In Europa forderten der französische Minister Bruno Le Maire und der deutsche Europaabgeordnete Marklus Ferber sofort strengere Vorschriften gegen den Social Media-Giganten.

Nach Ansicht von Herrn Le Maire sollte Libra nicht als Ersatz für die traditionellen Währungen angesehen werden, die ihre Ansprüche geltend machen:

Es steht außer Frage…. Es kann und darf nicht passieren.

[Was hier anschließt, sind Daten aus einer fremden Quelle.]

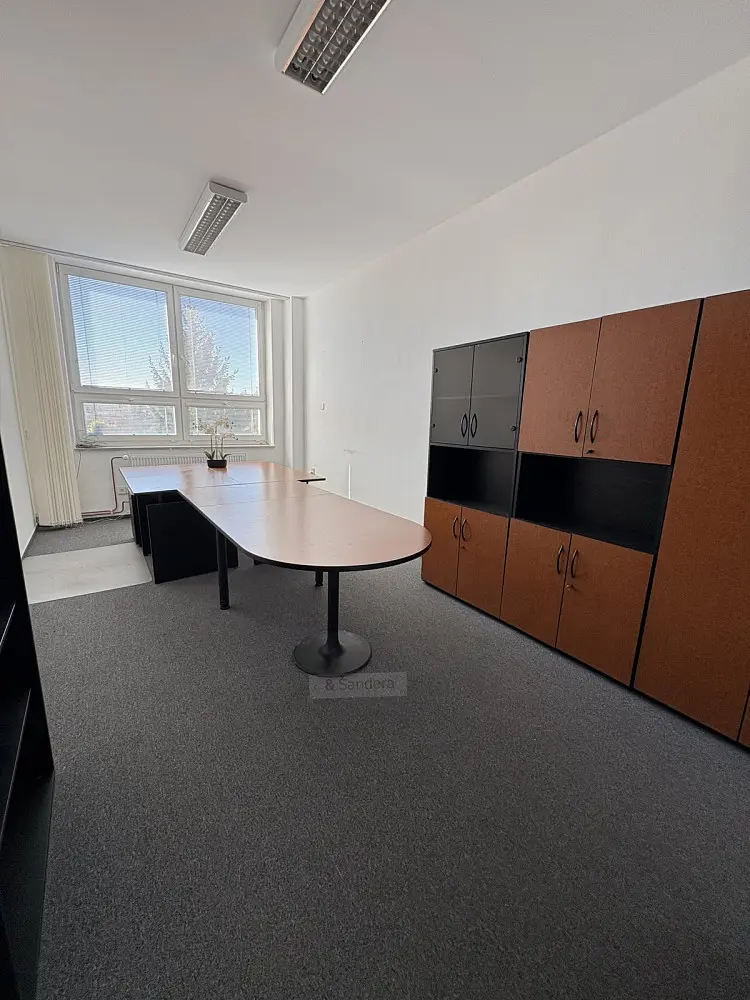 Pronájem komerčního prostoru 35 m², K. Světlé · Územní skupina 7 · České Budějovice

Darüber hinaus forderte Le Maire die Group of Seven Central Bank Governors, Hüter des globalen Währungssystems, auf, mit der Untersuchung des Libra-Projekts von Facebook zu beginnen, insbesondere um die Bedenken in Bezug auf Datenschutz, Geldwäsche und Terrorismusfinanzierung zu untersuchen.

Mark Carney, der Gouverneur der Bank of England, kommentierte diese Angelegenheit ebenfalls mit der Begründung, dass das Libra-Projekt den höchsten Standards unterliegen müsse, um ordnungsgemäß zu funktionieren. Herr Carney riet den Menschen, offen für Technologien zu sein, die grenzüberschreitende Geldtransfers erleichtern können. Leider scheint Markus Ferber, ein deutscher Abgeordneter des Europäischen Parlaments, anders zu denken und meint, dass Facebook eine Schattenbank werden könnte, die den Regulierungsbehörden rät, in höchster Alarmbereitschaft zu bleiben.

Die US-Gesetzgeber reagierten auch schnell mit dem Leiter des Ausschusses für Finanzdienstleistungen des Repräsentantenhauses der USA, der Kongressabgeordneten Maxine Waters, und forderten, die Entwicklung des Libra-Netzwerks einzustellen, bis Anhörungen zu diesem Thema stattfinden können.

In einer öffentlichen Erklärung sagte Waters:

Mit der Ankündigung, eine Kryptowährung einzuführen, setzt Facebook seine ungebremste Expansion fort und erweitert seine Reichweite in das Leben seiner Nutzer…. es gibt keinen klaren regulatorischen Rahmen, um Investoren, Verbrauchern und der Wirtschaft einen starken Schutz zu bieten, wenn es um Kryptowährungen geht.

Senator Sherrod Brown kommentierte auch Twitter und behauptete, Facebook habe in der Vergangenheit Benutzerdaten ausgenutzt, weshalb die Regulierungsbehörden es dem Unternehmen nicht gestatten konnten, eine riskante neue Kryptowährung ohne Aufsicht aus einer Schweizer Bank heraus zu betreiben.

Es scheint, dass die Regierungen zögern, dass Facebook eine neue Kryptowährung schafft, um Zahlungen zu erleichtern, vielleicht weil sie die Finanzen intern stören könnte, oder einfach weil sie einfach nicht verstehen, wie die Technologie funktioniert. So oder so, die Kryptowährung Libra wird 2020 Realität werden.